The practice of buying a priest a beer  traces its origin to St. Hopswald of Aleyard, the first man to buy his priest a beer.

The legend has it that, St. Hopswald, a master brewer by trade, was a Germanic pagan who got converted and baptized by a zealous Catholic priest.

It is said that, one day, St. Hopswald committed a grievous sin. Without wasting a moment, he ran quickly to his priest and confessed. Later that day, as he was particularly enjoying the peace of a clean conscience, St. Hopswald was so filled with gratitude for his priest’s sacramental ministry that he rushed to the rectory and offered to buy his priest a beer.

Later, the parishioners also picked the date to buy beer for their priests in order to share with them how they have benefitted from the impact of their priesthood and show appreciation to them.

What is the Catholic history of beer?

Like universities and hospitals, the roots of the modern beer brewing industry run through the Catholic monasteries of Europe.

And although many of the monasteries are gone, their beer lives on as some of the most well-known brands in the world, said Scott Mertie, a parishioner at Holy Family Church in Brentwood, a beer historian, and the owner of Nashville Brewing Co.

**USING THE INFORMATION**.
a: Retype the stretch of the text about St. Hopswald from "The practice of" through "offered to buy his priest a beer.".
b: Answer these questions from the text about St. Hopswald:
(i) What was St. Hopswald's trade?
(ii) Who converted and baptized St. Hopswald?
(iii) At which church is Scott Mertie a parishioner?
c: Condense the paragraph of the text about St. Hopswald that opens with "It is said that, one day" into a shorter version that keeps its main facts.
The entries have nothing to do with any task here.

**ENTRIES SUPPLIED**.
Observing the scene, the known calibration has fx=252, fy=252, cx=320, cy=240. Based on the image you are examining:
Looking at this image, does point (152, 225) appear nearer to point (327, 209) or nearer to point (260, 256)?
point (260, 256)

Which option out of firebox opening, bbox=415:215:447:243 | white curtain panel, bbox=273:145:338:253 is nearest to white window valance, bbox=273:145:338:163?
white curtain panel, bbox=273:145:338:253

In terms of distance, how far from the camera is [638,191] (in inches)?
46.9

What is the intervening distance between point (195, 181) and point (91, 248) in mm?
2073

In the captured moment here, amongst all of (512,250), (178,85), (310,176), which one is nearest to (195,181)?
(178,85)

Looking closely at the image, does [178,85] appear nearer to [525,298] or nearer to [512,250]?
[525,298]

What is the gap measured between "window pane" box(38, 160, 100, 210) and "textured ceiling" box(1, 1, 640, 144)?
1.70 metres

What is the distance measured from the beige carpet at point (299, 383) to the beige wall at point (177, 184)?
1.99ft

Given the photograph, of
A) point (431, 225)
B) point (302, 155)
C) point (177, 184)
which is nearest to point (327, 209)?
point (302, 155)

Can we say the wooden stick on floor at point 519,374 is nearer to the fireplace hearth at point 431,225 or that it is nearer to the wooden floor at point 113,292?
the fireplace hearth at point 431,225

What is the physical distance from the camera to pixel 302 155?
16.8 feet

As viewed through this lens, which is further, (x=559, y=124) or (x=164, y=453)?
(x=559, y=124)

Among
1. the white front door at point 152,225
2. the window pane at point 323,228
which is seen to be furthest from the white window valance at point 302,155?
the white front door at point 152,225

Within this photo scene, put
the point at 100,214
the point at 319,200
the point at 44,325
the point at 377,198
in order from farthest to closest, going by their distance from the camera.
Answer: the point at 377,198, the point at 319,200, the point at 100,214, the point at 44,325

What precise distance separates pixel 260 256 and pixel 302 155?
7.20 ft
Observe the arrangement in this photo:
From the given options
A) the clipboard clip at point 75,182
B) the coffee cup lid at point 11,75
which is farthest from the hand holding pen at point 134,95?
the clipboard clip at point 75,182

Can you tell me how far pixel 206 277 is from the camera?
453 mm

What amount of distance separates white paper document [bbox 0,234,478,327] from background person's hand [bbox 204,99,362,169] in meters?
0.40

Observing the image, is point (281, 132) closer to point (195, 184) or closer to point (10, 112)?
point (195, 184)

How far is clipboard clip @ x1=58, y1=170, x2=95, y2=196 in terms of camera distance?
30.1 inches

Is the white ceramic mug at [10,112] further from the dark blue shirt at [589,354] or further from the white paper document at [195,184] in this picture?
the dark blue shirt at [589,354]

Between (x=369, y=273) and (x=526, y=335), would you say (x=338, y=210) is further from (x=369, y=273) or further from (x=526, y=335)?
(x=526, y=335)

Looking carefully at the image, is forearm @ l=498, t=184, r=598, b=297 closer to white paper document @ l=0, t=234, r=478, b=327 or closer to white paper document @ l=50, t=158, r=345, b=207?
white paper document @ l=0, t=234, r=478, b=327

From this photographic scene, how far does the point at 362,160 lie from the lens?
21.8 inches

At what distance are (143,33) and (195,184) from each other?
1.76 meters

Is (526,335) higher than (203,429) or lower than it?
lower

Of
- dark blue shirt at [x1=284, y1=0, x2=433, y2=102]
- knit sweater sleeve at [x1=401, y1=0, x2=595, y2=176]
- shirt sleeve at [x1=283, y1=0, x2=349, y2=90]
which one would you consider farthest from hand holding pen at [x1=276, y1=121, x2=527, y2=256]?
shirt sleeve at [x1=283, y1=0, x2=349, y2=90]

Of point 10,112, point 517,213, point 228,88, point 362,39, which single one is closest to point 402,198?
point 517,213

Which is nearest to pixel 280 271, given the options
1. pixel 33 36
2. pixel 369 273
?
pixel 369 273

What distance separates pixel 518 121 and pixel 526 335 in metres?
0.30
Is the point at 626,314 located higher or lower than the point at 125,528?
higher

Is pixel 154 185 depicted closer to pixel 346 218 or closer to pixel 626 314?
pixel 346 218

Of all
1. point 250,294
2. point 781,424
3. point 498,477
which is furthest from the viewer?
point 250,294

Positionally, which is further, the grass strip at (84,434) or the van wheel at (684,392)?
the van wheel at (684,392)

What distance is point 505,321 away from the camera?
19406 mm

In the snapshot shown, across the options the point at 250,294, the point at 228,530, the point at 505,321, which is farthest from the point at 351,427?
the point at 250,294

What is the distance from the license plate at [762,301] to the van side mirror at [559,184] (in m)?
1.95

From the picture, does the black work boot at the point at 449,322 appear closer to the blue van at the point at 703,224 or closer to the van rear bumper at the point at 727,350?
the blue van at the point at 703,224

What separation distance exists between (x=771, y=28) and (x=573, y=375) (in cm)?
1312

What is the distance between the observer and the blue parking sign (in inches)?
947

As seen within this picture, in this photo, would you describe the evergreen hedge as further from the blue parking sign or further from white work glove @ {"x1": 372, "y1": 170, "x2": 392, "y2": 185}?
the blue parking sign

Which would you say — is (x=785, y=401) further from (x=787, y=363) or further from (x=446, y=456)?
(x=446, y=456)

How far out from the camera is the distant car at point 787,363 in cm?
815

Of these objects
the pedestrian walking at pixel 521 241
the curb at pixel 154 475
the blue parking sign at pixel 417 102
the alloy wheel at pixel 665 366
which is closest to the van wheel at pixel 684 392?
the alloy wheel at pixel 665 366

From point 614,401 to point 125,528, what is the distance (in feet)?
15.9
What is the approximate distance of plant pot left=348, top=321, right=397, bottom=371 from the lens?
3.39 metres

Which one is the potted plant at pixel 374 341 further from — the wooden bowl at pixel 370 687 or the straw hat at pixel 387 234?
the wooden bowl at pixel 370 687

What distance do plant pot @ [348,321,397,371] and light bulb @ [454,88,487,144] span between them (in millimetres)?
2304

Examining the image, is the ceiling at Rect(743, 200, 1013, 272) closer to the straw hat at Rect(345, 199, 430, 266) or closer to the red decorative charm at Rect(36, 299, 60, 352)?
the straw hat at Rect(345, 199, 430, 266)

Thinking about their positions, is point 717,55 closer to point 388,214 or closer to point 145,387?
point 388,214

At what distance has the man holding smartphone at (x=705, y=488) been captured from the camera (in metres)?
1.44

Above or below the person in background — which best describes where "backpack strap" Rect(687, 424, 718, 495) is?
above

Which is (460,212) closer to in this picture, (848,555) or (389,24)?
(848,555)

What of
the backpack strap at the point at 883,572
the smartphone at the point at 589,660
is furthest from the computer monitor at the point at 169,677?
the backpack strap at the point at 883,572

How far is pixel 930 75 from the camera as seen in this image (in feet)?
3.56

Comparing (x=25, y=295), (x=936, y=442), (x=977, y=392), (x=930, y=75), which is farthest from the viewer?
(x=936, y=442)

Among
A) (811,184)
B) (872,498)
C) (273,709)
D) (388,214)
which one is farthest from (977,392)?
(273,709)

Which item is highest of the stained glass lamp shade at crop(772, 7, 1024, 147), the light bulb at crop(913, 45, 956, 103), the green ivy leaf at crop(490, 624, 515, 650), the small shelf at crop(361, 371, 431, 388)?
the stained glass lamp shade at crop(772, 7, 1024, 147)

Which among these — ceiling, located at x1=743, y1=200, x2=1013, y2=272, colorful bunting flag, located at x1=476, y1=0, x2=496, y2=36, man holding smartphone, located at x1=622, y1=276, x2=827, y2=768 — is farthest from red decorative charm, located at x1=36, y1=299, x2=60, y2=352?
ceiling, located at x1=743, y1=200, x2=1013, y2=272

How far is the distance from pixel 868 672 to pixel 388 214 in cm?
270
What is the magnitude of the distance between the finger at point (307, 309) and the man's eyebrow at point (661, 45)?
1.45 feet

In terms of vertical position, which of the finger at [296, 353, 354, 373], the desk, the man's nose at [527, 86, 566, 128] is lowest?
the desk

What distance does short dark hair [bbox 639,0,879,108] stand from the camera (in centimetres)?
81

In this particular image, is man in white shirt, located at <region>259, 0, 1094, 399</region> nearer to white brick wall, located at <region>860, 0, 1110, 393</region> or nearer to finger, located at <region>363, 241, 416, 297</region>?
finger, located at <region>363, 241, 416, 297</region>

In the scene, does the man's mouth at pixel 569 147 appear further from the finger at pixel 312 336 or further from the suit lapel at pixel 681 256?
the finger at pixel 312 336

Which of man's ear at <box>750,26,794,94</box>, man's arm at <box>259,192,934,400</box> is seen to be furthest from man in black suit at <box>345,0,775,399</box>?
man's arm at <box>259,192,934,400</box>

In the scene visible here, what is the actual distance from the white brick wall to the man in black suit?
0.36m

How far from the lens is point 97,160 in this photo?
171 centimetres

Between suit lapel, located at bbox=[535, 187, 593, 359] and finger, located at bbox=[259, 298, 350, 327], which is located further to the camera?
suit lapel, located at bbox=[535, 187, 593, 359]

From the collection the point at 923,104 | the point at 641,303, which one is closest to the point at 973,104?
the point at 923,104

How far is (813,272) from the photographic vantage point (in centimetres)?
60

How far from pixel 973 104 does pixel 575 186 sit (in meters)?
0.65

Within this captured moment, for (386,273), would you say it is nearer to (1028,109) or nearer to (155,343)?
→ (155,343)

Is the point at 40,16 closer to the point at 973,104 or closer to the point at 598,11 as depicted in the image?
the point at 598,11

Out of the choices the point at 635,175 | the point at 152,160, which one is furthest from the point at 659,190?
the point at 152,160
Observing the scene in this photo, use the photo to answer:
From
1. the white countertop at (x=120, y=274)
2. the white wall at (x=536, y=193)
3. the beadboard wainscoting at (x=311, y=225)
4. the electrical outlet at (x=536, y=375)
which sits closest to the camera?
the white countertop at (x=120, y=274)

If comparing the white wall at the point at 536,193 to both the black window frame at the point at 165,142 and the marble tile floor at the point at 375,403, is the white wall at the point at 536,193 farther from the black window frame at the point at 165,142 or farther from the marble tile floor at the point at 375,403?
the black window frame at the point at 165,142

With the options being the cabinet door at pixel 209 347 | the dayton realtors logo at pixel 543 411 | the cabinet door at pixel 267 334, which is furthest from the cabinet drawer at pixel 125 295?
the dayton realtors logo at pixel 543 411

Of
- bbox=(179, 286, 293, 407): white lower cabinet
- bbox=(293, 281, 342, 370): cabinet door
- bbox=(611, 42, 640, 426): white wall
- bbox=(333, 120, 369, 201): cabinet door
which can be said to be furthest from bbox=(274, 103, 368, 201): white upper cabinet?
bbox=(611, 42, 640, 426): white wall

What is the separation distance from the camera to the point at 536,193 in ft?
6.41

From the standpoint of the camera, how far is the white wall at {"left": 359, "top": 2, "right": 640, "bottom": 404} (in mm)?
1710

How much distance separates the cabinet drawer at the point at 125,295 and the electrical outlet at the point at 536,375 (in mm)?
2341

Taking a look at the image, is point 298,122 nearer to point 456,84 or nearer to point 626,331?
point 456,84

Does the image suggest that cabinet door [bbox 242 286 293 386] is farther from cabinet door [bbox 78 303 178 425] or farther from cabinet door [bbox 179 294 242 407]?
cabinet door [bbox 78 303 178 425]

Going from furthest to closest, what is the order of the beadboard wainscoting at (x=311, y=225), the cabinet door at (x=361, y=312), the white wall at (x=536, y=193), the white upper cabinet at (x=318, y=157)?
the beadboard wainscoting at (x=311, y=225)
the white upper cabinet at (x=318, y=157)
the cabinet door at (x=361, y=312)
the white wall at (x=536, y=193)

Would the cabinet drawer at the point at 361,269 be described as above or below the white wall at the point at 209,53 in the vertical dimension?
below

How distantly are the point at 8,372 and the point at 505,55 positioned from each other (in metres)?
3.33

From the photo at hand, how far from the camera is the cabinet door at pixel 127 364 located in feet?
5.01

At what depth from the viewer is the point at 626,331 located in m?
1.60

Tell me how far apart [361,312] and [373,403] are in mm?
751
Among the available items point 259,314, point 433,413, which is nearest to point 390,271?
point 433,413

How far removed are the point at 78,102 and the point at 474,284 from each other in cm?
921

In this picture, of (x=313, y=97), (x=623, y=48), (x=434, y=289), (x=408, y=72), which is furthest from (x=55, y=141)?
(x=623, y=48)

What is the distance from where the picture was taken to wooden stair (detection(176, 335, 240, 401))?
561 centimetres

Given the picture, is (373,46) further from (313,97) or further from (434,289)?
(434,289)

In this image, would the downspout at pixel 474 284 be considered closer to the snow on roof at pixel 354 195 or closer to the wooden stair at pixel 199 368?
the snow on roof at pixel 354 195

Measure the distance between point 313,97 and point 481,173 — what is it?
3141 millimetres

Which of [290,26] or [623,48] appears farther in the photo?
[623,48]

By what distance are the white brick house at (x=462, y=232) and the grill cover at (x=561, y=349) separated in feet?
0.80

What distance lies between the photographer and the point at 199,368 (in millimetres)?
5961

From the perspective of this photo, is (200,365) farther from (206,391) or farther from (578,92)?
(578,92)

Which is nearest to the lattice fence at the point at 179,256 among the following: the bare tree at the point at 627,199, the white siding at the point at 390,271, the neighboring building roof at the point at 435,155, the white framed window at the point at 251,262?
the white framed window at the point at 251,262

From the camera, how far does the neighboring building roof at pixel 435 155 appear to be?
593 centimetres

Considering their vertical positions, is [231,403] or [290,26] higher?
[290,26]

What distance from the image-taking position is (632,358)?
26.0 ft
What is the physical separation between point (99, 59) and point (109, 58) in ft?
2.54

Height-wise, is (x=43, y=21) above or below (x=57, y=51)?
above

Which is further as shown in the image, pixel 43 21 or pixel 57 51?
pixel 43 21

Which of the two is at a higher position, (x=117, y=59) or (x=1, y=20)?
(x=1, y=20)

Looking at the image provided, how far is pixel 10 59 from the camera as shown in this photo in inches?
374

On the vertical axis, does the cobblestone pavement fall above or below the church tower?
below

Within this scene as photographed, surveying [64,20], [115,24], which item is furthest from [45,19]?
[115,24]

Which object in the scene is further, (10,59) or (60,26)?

**ANSWER SECTION**.
a:
The practice of buying a priest a beer  traces its origin to St. Hopswald of Aleyard, the first man to buy his priest a beer.

The legend has it that, St. Hopswald, a master brewer by trade, was a Germanic pagan who got converted and baptized by a zealous Catholic priest.

It is said that, one day, St. Hopswald committed a grievous sin. Without wasting a moment, he ran quickly to his priest and confessed. Later that day, as he was particularly enjoying the peace of a clean conscience, St. Hopswald was so filled with gratitude for his priest’s sacramental ministry that he rushed to the rectory and offered to buy his priest a beer.

b:
(i) He was a master brewer.
(ii) A zealous Catholic priest converted and baptized him.
(iii) Holy Family Church in Brentwood.

c: One day St. Hopswald committed a grievous sin and at once ran to his priest to confess. Later that day, at peace and grateful for his priest's sacramental ministry, he hurried to the rectory and offered to buy the priest a beer.